## Directions for this task
Beginning at the line that contains "By looking at" and ending at the last line of the entries, write out each line exactly; include nothing outside that span.

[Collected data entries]
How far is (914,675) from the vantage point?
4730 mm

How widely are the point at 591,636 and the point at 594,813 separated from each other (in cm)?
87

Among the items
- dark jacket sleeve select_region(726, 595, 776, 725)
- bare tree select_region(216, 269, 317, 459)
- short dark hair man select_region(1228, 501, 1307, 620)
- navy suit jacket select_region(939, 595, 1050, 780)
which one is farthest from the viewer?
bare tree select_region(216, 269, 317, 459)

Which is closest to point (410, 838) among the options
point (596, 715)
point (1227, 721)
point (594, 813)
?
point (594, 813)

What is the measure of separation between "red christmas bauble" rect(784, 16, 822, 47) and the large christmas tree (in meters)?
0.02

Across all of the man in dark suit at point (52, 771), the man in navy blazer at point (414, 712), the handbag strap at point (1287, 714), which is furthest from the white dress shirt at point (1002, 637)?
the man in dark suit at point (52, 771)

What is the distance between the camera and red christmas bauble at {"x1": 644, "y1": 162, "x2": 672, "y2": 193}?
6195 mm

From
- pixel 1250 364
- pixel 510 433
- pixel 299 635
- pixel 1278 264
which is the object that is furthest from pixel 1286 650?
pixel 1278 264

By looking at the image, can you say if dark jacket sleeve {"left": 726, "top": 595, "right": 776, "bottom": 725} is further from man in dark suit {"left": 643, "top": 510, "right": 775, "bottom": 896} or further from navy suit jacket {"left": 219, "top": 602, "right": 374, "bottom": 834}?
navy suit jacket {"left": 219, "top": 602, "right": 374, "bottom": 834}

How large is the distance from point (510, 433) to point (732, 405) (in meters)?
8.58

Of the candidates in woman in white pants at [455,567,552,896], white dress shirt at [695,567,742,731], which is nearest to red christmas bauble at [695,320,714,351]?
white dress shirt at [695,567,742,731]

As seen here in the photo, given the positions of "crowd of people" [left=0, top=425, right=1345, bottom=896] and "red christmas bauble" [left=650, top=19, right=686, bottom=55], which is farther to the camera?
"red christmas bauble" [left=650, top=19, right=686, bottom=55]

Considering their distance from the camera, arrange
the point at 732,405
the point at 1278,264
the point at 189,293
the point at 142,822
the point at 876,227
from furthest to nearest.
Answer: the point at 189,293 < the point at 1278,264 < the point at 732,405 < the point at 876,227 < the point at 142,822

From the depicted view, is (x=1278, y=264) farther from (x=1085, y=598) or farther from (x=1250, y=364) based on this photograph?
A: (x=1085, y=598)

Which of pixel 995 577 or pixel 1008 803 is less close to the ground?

## Solution
By looking at the image, can you say if dark jacket sleeve {"left": 726, "top": 595, "right": 776, "bottom": 725} is further from man in dark suit {"left": 643, "top": 510, "right": 775, "bottom": 896} or further from navy suit jacket {"left": 219, "top": 602, "right": 374, "bottom": 834}?
navy suit jacket {"left": 219, "top": 602, "right": 374, "bottom": 834}

How large is the distance from point (510, 433) to point (732, 405) (in meters)?
8.58

Of the candidates in woman in white pants at [455,567,552,896], white dress shirt at [695,567,742,731], which is nearest to red christmas bauble at [695,320,714,351]?
white dress shirt at [695,567,742,731]

As seen here in the photo, given the positions of "crowd of people" [left=0, top=425, right=1345, bottom=896] and "red christmas bauble" [left=650, top=19, right=686, bottom=55], which is farther to the camera?
"red christmas bauble" [left=650, top=19, right=686, bottom=55]

Considering their distance from the camera, arrange
the point at 732,405
the point at 1278,264
the point at 189,293
the point at 142,822
the point at 876,227
from furthest to nearest.
Answer: the point at 189,293 < the point at 1278,264 < the point at 732,405 < the point at 876,227 < the point at 142,822

From the depicted view, is (x=1278, y=264) farther from (x=1085, y=598) or farther from (x=1250, y=364) based on this photograph?
A: (x=1085, y=598)

Which of pixel 995 577 or pixel 1008 803 is less close to the ground?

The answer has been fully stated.